Friday, September 10, 2010

Jim Simons

Jim Simons is the son of a shoe factory owner in Massachusetts and received his B.S. degree in mathematics from the Massachusetts Institute of Technology in 1958, and his Ph.D. degree, also in mathematics, from the University of California, Berkeley in 1961 at the age of 23. Between 1964 and 1968, he was on the research staff of the Communications Research Division of the Institute for Defense Analyses (IDA). Simons taught mathematics at the Massachusetts Institute of Technology and Harvard University. In 1968, he was appointed chairman of the math department at Stony Brook University.

In 1978, he left academia to run an investment fund that traded in commodities and financial instruments on a discretionary basis.

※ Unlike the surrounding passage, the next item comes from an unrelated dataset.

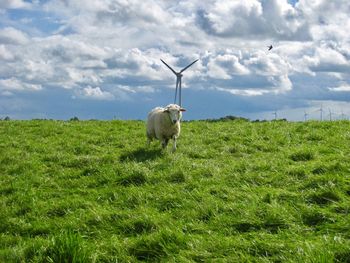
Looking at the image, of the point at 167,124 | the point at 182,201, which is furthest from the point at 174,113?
the point at 182,201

For over two decades, Simons' Renaissance Technologies' hedge funds, which trade in markets around the world, have employed complex mathematical models to analyze and execute trades—many of them automated. Renaissance uses computer-based models to predict price changes in easily-traded financial instruments. These models are based on analyzing as much data as can be gathered, then looking for non-random movements to make predictions.

Renaissance employs many specialists with non-financial backgrounds, including mathematicians, physicists and statisticians.

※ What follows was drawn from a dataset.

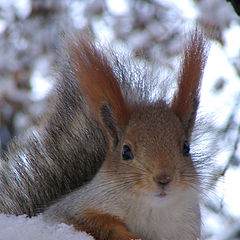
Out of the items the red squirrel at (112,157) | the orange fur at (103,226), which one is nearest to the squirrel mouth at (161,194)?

"It's startling to see such a highly successful mathematician achieve success in another field," says Edward Witten, professor of physics at the Institute for Advanced Study in Princeton, NJ, and considered by many of his peers to be the most accomplished theoretical physicist alive... (Gregory Zuckerman, "Heard on the Street", Wall Street Journal, July 1, 2005).

Highlights

1. Unique intersection of high end math and finance
2. Renaissance employs many specialists with non-financial backgrounds, including mathematicians, physicists and statisticians.